DO THIS
Copy out word for word the stretch of lines from the one containing "How much distance" through the last of the lines below.

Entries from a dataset
<<<<
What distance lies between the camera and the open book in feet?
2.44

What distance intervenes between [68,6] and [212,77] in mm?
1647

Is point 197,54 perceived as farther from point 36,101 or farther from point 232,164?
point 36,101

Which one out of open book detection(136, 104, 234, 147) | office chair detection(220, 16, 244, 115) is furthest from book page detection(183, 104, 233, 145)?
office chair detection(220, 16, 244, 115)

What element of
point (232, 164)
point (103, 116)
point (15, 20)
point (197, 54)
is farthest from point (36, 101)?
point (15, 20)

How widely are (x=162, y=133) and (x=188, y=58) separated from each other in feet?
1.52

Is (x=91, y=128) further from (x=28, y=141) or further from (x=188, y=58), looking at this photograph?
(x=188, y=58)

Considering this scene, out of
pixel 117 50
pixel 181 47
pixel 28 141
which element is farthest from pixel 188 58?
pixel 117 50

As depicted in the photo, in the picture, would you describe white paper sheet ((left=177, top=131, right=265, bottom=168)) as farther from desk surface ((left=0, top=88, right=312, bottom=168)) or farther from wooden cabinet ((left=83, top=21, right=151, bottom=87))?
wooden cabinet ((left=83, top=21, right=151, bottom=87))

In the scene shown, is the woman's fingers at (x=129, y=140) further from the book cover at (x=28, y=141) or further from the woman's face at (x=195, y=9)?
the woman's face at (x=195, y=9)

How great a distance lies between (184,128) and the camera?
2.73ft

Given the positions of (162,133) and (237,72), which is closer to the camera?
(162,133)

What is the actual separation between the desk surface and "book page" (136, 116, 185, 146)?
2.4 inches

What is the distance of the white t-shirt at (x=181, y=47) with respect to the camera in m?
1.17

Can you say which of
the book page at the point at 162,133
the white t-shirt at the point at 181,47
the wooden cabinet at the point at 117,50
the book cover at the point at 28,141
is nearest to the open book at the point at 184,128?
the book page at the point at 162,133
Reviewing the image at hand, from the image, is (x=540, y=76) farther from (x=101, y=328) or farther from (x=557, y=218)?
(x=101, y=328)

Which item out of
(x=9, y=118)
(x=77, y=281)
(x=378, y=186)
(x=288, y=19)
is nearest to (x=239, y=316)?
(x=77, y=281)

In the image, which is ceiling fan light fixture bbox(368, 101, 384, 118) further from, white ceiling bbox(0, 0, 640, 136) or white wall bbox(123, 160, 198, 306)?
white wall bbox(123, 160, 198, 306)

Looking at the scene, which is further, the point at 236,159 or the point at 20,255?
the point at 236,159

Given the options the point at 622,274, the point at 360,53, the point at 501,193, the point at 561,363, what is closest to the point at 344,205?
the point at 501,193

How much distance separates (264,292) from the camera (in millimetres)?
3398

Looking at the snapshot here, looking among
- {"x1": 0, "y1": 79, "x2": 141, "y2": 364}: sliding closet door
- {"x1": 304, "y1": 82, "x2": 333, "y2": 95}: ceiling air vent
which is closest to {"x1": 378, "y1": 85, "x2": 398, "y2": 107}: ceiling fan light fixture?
>>>>
FULL RESPONSE
How much distance separates (264,292) from the camera (in millimetres)?
3398

Looking at the snapshot here, looking among
- {"x1": 0, "y1": 79, "x2": 141, "y2": 364}: sliding closet door
- {"x1": 304, "y1": 82, "x2": 333, "y2": 95}: ceiling air vent
which is closest to {"x1": 378, "y1": 85, "x2": 398, "y2": 107}: ceiling fan light fixture?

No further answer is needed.